Sometime last summer, a group of my coworkers and I were out barhopping. We found ourselves at a country bar and were having a really good time. At one point a coworker of mine asked to dance. I can’t remember the song, but it was one that you’d swing dance to. I politely declined, explaining to her that I didn’t know how to swing.
In short, I lied.
Back in college, the fall of 1994 to be exact, one of my roommates was off on a co-op work assignment. I was very good friends with his girlfriend, Monica. She was intelligent, sweet, funny, and beautiful. We spent a lot of time together, and of course, I enjoyed every minute of it.
Monica lived in a less-than-savory neighborhood and was justifiably afraid to be home alone. Consequently, I found myself spending almost every night at her house. We would watch movies, play games, and talk for hours on end. One Friday night we picked up a twelve pack of Icehouse and imbibed as we listened to the local country music station. I think we were about halfway through the beer when Alan Jackson’s Chattahoochee began playing.

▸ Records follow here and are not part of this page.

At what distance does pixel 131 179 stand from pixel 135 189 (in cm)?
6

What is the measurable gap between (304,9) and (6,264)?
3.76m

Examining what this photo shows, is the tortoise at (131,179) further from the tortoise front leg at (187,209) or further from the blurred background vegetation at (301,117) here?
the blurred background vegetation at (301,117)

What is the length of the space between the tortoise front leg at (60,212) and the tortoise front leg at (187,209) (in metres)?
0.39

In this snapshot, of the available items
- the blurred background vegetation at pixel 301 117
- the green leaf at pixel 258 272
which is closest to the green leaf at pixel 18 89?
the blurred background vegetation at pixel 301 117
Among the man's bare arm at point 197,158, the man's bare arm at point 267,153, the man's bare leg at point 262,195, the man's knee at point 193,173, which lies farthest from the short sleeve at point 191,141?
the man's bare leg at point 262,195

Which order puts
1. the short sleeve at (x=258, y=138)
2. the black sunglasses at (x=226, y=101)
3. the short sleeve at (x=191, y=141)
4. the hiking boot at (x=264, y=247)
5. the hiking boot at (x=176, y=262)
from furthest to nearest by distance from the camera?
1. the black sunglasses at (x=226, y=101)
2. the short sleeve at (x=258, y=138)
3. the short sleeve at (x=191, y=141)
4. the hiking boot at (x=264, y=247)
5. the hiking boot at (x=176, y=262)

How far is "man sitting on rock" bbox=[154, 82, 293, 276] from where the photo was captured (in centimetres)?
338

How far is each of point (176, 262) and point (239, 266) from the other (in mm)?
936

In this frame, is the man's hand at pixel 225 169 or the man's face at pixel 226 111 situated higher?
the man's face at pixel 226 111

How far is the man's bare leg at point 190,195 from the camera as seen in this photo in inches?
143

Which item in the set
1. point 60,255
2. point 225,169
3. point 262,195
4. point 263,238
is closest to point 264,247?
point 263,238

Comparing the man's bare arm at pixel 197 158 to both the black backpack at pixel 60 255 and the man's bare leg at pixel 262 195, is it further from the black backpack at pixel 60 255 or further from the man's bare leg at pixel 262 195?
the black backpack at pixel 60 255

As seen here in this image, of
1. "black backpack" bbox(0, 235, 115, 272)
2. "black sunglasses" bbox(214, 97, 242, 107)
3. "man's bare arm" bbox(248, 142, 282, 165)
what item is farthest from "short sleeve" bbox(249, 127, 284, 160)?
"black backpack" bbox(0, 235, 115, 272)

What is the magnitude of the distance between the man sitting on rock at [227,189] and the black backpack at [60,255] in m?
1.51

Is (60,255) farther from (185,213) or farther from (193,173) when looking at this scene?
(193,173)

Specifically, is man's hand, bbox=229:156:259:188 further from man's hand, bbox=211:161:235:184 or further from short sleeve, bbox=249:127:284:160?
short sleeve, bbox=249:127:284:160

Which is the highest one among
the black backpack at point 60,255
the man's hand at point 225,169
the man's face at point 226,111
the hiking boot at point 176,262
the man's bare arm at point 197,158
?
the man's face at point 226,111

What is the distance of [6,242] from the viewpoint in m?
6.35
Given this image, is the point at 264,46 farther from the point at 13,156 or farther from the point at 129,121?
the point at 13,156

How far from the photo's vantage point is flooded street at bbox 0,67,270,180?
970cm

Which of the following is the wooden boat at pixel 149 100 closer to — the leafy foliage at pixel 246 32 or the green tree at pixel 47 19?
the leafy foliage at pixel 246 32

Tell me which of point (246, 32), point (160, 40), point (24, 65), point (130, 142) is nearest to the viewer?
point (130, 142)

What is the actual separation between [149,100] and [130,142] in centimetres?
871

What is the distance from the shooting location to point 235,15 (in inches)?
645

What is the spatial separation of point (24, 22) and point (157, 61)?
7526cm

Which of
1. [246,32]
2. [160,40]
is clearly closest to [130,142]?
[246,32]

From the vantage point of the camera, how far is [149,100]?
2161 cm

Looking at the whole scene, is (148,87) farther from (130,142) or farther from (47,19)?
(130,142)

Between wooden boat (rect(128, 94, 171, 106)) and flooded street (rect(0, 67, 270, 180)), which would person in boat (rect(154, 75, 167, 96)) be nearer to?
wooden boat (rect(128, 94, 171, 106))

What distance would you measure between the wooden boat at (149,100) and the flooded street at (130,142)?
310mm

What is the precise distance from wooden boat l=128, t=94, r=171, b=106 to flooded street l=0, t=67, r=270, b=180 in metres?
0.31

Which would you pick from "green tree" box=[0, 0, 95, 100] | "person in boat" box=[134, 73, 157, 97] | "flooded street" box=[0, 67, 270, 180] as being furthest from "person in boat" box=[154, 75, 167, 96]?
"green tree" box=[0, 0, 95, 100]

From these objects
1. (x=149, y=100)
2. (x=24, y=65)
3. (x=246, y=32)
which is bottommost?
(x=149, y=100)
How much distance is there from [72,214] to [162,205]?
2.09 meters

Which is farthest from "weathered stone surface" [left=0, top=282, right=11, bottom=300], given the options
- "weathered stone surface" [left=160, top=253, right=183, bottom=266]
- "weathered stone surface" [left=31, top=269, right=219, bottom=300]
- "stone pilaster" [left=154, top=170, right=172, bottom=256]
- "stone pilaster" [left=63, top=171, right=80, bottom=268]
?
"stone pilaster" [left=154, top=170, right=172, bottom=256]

“Let’s dance!” Monica squealed as she tried pulling me off the couch.
I informed her that I didn’t know how to swing, but she just smiled and said, “It’s easy, I’ll show you!”
We somehow managed to get through the song and it was decided that I needed more practice. Monica pulled out A Lot About Livin’ and a Little ‘Bout Love and put Chattahoochee on repeat. The next hour or so melted into a wonderful daze of stumbling, laughing, and learning. When we got tired of dancing we sat in her backyard and talked until the sun came up. Afterward, we lay on her bed and she fell asleep in my arms. For the first time in my life, I genuinely fell in love.
Time, as it must, marched on. Monica and my roommate broke up, but much to his dismay, she and I remained very close friends. I loved her more and more every time we saw each other, and although my heart ached, I never said a word. Her friendship meant far too much for me to jeopardize by trying to become her lover. Sadly, once college was finished and I was forced to take residence in the real world, we fell out of touch. However, she still holds a special place in my heart, and to this day I will not swing to a country song, for fear of diluting the memory of that perfect night.
A couple of weeks ago I was out with friends when I spotted a familiar face in the crowd. I walked over and Monica flashed the most amazing smile as she threw her arms around me. We both ignored our friends and snuck away to a private table. We drank and talked for quite some time. She spoke of her husband and daughter while I mentioned the night she taught me to swing. She laughed and said that it was one of her fondest memories. Suddenly, all of my old feelings for her flooded my head, and since I was well on my way to being drunk, I just blurted everything out… How I fell in love that night and why I never told her. What happened next was completely unexpected and will haunt me forever.
A most pained expression fell upon her and tears started streaming down her face. In a voice barely audible over the crowd, she said, “I wish you had told me.” I had no words to offer her as I wept openly. I was in complete agony with the revelation that my life could be very different right now. We parted ways awkwardly, and although we exchanged emails and promised to keep in touch, I doubt I’ll hear from her again.
Last summer, my best friend introduced me to one of his coworkers, Tanya. She is intelligent, sweet, funny, and beautiful. We’ve become very good friends and spend a lot of time together. For the second time in my life, I’ve fallen in love.
We made plans to go out dancing on Thursday and if Tanya asks me to dance while a swing is playing, I’ll say yes.
And this time I’m gonna say how I feel before it’s too late.